A small Australian Defence Force unit joined council officers in the Mount York area on January 9 to lend a hand. After two days of work they moved on to Bell. Planning is also underway for them to visit Mount Wilson and Mount Tomah.
Blue Mountains mayor Mark Greenhill said assistance from the ADF, as well as the NSW RFS, since bushfires struck the Upper Blue Mountains just before Christmas, means council was making good progress on clearing dangerous trees.
"Council has completed around 800 tree assessments on public land, and this process is about 80 per cent complete," said the mayor. "Officers have checked trees along 27km of bushfire affected road.
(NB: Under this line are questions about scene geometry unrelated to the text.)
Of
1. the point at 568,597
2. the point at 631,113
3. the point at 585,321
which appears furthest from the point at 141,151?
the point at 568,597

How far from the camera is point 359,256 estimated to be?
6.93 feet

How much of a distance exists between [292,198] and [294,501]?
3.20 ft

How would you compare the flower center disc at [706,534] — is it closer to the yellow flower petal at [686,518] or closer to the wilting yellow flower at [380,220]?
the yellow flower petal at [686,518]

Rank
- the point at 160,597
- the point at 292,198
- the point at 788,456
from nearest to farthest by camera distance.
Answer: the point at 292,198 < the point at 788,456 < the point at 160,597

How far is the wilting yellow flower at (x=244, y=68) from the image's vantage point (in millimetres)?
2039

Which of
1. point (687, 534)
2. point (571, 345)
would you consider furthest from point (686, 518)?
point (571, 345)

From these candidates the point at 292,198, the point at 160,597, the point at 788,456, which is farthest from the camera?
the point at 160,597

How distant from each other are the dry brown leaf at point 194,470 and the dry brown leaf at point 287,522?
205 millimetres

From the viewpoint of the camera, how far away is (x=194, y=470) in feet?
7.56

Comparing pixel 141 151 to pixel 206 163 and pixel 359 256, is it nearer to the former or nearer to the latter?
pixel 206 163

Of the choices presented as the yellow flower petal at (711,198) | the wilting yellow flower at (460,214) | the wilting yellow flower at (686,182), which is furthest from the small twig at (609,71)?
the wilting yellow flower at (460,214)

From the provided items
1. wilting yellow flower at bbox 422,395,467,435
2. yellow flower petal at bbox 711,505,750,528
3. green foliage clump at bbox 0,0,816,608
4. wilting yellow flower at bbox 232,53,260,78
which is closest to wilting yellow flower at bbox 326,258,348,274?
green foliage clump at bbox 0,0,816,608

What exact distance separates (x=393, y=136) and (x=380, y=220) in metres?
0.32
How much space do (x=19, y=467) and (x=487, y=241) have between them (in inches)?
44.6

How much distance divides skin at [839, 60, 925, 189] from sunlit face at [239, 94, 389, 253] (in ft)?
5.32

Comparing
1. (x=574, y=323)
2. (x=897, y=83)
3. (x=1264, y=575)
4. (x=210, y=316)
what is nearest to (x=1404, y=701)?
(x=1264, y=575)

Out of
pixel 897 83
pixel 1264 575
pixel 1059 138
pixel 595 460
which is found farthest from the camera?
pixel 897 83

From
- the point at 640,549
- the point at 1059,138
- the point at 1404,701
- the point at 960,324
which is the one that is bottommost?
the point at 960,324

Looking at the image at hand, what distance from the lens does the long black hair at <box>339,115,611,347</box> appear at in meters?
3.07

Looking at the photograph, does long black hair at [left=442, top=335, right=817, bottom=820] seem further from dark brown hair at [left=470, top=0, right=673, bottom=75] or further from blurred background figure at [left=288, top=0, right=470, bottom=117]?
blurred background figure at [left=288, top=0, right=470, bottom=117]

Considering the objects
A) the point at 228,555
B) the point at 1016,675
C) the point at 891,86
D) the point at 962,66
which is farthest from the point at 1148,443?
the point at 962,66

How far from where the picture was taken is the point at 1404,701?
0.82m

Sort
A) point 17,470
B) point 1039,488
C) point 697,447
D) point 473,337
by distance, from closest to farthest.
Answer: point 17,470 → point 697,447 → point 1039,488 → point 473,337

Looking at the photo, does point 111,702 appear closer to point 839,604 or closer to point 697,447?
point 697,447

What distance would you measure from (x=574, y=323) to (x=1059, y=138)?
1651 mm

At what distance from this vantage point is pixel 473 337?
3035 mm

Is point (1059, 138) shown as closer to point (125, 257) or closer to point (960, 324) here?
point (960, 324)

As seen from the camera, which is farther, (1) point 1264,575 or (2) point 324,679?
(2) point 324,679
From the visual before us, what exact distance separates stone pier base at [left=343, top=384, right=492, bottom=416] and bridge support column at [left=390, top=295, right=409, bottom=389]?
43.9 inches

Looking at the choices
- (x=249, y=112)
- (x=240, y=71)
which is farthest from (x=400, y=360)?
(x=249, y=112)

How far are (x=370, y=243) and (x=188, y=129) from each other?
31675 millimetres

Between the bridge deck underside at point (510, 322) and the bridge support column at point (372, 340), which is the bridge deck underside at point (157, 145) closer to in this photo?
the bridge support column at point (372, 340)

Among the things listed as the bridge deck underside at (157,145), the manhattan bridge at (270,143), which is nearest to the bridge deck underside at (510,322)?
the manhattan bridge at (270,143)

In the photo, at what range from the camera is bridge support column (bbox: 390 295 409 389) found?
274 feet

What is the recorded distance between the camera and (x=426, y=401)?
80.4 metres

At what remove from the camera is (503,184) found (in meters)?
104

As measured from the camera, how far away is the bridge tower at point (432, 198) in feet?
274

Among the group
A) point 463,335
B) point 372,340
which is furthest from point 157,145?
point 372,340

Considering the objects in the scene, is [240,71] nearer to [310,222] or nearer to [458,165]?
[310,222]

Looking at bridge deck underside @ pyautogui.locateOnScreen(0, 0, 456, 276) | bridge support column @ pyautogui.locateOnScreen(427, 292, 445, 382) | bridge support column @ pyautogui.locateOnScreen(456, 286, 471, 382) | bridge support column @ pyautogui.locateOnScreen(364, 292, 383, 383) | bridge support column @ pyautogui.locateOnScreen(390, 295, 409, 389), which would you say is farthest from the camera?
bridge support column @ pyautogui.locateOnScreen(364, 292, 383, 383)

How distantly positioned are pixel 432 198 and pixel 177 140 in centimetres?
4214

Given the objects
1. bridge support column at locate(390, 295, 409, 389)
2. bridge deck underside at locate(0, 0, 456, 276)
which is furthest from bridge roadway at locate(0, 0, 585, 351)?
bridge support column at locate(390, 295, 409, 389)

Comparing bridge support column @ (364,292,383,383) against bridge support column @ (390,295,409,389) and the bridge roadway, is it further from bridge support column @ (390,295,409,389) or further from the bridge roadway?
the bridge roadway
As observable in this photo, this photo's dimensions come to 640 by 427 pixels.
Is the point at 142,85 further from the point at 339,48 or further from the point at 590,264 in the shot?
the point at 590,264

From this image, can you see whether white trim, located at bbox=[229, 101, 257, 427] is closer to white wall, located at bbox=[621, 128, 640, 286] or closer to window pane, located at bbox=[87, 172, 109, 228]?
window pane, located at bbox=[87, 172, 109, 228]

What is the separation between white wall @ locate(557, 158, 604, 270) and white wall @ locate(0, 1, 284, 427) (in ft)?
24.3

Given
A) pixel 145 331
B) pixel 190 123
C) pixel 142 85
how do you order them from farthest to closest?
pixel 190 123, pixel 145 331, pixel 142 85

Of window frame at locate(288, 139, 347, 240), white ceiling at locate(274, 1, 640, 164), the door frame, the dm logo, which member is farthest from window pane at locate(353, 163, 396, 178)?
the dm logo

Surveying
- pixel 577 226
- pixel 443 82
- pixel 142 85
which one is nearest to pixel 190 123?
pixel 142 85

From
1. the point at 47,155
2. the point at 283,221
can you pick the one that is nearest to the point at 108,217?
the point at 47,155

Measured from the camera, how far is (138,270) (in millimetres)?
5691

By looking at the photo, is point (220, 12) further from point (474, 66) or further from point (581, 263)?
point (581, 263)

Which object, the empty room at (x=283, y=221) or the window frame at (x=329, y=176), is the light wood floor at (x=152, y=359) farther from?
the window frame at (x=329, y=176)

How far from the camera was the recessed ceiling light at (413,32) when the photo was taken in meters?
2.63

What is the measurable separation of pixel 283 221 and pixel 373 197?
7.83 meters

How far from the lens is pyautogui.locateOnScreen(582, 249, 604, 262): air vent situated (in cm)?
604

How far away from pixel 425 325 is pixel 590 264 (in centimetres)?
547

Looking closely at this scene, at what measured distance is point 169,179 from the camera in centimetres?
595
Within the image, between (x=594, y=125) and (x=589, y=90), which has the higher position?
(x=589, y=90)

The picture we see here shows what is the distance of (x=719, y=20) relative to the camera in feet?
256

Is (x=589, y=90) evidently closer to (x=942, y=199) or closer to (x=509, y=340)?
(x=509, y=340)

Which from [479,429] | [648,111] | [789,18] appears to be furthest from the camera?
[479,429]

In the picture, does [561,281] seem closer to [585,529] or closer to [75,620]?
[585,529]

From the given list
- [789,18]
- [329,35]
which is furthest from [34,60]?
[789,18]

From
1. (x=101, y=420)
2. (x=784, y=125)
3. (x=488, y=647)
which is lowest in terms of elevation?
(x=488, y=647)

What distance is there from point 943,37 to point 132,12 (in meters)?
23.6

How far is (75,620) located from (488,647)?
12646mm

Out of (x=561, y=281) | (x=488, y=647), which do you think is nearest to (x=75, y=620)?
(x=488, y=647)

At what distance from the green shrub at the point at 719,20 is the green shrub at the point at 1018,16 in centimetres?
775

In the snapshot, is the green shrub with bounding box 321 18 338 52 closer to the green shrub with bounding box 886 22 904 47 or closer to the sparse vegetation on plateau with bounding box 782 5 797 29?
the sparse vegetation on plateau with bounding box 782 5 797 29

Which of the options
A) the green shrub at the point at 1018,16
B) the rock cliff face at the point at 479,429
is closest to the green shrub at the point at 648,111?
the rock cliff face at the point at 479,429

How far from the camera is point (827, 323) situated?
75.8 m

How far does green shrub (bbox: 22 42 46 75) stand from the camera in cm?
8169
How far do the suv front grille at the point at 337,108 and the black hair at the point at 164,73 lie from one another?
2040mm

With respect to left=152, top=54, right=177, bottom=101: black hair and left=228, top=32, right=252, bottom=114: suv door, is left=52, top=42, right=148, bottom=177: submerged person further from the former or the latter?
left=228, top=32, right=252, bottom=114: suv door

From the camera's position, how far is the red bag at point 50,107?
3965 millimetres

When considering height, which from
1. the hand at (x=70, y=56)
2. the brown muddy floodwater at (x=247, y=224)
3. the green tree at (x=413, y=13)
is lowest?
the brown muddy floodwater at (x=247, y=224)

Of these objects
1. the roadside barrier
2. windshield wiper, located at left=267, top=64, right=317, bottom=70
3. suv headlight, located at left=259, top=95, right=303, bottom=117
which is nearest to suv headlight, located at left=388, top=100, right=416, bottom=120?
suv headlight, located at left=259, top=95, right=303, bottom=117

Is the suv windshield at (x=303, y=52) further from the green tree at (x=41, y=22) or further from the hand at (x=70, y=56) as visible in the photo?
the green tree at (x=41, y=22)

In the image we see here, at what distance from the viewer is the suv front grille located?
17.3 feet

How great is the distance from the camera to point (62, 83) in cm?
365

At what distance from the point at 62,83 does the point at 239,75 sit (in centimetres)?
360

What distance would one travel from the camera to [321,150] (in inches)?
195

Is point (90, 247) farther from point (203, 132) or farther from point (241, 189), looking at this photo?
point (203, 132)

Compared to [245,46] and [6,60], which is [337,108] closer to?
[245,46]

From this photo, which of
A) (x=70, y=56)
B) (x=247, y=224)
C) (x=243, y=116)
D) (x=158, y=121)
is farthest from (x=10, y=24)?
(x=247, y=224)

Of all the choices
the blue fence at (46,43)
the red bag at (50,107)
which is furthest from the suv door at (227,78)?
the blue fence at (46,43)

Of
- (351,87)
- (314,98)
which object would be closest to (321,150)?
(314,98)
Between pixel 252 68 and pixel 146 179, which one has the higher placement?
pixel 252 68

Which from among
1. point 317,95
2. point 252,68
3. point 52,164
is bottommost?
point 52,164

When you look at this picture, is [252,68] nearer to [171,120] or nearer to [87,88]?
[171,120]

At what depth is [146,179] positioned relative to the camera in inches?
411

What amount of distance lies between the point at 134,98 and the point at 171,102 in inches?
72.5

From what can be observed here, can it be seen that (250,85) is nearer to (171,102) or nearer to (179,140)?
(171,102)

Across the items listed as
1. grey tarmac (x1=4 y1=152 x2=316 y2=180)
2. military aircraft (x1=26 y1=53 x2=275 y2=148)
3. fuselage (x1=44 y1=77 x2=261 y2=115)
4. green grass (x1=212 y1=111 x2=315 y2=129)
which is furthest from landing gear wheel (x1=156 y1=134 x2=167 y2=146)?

"We are also undertaking rudimentary erosion control given heavier rain is predicted towards the end of the week, and the ADF are also assisting with that.
"These partnerships, with the ADF and primarily with the RFS, mean we are in a good position but there is still a lot of work to do."
Grose Valley bushfires affected areas in Blackheath, Mount Victoria, Bell, Mount Wilson, Mount Irvine, Mount Tomah and Berambing on Saturday, December 21.
"Council staff have also worked tirelessly to support the NSW Rural Fire Service (RFS) in a range of ways since bush fires first threatened our City in December," said the mayor.
"Council has had emergency service and communications staff stationed at the Emergency Operations Centre in Katoomba. We have provided traffic management for numerous road closures, delivered water carriers, met extra waste needs and helped run the RFS community meetings last week.
"Although the fire threat is still not over, we are now moving into recovery with our affected community and so we will assist our community during that process, however long it takes."